Task description — One part of the entries below is wanted: the lines from the one containing "United States, site sanjuan_2010_Unit160_Ivan062." through the one containing "common name: blue wildebeest". Write those out exactly and nothing else.

Recorded information —
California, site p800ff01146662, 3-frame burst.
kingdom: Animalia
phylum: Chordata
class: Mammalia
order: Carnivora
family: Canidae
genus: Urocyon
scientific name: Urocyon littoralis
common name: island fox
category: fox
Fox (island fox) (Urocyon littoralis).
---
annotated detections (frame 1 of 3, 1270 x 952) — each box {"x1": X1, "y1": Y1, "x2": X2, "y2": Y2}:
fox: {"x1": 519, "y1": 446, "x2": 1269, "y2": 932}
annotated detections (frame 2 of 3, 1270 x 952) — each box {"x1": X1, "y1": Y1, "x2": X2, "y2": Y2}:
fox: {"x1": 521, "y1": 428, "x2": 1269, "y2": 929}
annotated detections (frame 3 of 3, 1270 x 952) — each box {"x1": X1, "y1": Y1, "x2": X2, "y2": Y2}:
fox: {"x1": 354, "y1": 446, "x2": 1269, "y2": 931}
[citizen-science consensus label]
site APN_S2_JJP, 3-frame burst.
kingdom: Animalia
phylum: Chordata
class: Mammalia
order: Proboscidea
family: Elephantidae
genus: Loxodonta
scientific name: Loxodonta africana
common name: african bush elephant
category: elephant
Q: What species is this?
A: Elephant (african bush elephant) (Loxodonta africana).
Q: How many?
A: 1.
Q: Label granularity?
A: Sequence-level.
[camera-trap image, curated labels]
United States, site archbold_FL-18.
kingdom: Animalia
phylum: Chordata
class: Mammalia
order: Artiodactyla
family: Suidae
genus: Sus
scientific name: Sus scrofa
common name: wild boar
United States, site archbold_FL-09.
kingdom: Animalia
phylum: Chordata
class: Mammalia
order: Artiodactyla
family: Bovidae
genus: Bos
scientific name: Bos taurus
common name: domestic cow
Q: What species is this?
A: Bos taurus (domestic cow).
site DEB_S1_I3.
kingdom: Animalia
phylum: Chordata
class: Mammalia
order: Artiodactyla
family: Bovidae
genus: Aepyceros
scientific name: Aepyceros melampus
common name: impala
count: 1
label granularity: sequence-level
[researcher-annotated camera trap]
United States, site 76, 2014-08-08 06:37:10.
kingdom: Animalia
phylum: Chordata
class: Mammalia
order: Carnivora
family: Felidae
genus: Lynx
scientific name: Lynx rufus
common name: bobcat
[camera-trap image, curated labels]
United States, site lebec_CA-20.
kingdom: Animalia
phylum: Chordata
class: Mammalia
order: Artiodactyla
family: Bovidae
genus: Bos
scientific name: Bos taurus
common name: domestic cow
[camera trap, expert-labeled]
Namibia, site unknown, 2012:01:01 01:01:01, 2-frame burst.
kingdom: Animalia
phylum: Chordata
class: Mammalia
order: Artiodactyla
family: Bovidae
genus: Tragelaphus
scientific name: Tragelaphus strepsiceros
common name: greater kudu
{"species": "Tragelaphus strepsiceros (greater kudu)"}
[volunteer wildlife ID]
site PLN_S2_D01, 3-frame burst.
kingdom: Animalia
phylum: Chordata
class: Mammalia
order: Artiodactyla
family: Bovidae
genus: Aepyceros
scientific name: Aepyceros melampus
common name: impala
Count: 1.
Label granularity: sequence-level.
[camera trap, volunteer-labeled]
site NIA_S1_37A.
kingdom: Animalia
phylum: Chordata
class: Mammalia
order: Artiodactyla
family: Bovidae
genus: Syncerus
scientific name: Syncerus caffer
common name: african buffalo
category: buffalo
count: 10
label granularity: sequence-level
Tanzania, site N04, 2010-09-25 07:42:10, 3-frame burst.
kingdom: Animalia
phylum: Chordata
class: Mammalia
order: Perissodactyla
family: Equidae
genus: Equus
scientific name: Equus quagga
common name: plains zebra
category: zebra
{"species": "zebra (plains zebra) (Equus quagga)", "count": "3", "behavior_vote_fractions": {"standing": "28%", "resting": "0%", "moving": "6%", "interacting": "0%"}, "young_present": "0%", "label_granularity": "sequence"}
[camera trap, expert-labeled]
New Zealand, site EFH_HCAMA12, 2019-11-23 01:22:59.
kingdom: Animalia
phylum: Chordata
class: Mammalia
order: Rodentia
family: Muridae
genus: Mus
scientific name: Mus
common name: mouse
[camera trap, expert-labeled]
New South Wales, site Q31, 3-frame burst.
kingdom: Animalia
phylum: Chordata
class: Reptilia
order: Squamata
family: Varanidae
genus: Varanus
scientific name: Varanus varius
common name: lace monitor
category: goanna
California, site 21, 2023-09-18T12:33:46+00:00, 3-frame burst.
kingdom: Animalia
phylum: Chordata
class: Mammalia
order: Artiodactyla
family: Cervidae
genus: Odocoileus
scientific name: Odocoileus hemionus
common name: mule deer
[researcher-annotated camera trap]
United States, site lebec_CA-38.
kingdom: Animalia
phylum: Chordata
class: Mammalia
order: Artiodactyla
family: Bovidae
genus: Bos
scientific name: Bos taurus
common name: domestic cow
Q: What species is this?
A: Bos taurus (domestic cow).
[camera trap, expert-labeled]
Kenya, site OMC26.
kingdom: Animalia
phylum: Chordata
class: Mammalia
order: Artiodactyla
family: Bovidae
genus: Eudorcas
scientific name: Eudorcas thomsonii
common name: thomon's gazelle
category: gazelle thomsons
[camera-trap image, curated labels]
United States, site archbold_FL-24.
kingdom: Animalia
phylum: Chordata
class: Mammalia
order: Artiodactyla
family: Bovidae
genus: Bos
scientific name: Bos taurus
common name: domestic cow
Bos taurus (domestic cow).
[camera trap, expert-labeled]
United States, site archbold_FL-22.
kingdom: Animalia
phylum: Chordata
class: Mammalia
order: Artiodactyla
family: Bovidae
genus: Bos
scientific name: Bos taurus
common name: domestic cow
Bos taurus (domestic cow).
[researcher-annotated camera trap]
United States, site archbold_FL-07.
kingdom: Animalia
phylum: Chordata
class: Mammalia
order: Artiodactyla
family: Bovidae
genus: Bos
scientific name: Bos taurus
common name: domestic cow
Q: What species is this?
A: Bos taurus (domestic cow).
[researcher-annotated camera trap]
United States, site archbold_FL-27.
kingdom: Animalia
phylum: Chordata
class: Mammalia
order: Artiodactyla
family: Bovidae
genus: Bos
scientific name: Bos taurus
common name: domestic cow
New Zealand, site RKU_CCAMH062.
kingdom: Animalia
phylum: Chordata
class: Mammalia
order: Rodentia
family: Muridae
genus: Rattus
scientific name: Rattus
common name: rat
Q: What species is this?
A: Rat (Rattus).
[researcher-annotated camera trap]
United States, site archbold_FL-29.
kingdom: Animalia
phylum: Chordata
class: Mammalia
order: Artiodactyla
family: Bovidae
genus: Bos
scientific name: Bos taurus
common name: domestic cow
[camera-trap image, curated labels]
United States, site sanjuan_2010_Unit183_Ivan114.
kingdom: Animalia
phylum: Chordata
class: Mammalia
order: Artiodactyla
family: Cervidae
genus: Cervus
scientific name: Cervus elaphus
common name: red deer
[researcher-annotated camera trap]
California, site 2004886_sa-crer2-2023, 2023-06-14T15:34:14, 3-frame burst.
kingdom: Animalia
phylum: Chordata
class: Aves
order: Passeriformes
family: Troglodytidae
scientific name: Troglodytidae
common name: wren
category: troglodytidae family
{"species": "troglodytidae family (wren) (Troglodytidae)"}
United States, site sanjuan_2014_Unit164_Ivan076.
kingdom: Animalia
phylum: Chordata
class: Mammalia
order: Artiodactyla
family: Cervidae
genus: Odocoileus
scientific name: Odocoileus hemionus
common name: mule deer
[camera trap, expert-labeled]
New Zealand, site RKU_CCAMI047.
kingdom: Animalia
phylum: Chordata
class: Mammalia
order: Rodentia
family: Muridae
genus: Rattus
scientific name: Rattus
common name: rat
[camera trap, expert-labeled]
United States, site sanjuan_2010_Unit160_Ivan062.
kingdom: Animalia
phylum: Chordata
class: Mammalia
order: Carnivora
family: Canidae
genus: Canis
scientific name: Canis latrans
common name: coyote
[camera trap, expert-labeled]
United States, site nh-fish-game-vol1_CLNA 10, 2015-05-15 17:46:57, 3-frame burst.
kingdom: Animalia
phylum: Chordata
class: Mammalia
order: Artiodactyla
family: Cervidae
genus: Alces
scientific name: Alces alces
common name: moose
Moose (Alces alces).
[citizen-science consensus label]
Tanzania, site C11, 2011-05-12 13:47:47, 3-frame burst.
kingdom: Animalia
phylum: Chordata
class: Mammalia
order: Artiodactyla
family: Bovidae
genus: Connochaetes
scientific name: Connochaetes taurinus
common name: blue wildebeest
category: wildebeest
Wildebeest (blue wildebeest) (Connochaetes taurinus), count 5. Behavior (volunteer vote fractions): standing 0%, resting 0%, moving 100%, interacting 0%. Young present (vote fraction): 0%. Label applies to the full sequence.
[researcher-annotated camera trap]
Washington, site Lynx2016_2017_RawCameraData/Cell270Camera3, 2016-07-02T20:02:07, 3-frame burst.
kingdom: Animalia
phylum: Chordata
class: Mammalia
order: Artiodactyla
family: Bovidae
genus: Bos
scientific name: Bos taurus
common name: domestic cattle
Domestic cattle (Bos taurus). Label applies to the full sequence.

Finished exercise —
United States, site sanjuan_2010_Unit160_Ivan062.
kingdom: Animalia
phylum: Chordata
class: Mammalia
order: Carnivora
family: Canidae
genus: Canis
scientific name: Canis latrans
common name: coyote
[camera trap, expert-labeled]
United States, site nh-fish-game-vol1_CLNA 10, 2015-05-15 17:46:57, 3-frame burst.
kingdom: Animalia
phylum: Chordata
class: Mammalia
order: Artiodactyla
family: Cervidae
genus: Alces
scientific name: Alces alces
common name: moose
Moose (Alces alces).
[citizen-science consensus label]
Tanzania, site C11, 2011-05-12 13:47:47, 3-frame burst.
kingdom: Animalia
phylum: Chordata
class: Mammalia
order: Artiodactyla
family: Bovidae
genus: Connochaetes
scientific name: Connochaetes taurinus
common name: blue wildebeest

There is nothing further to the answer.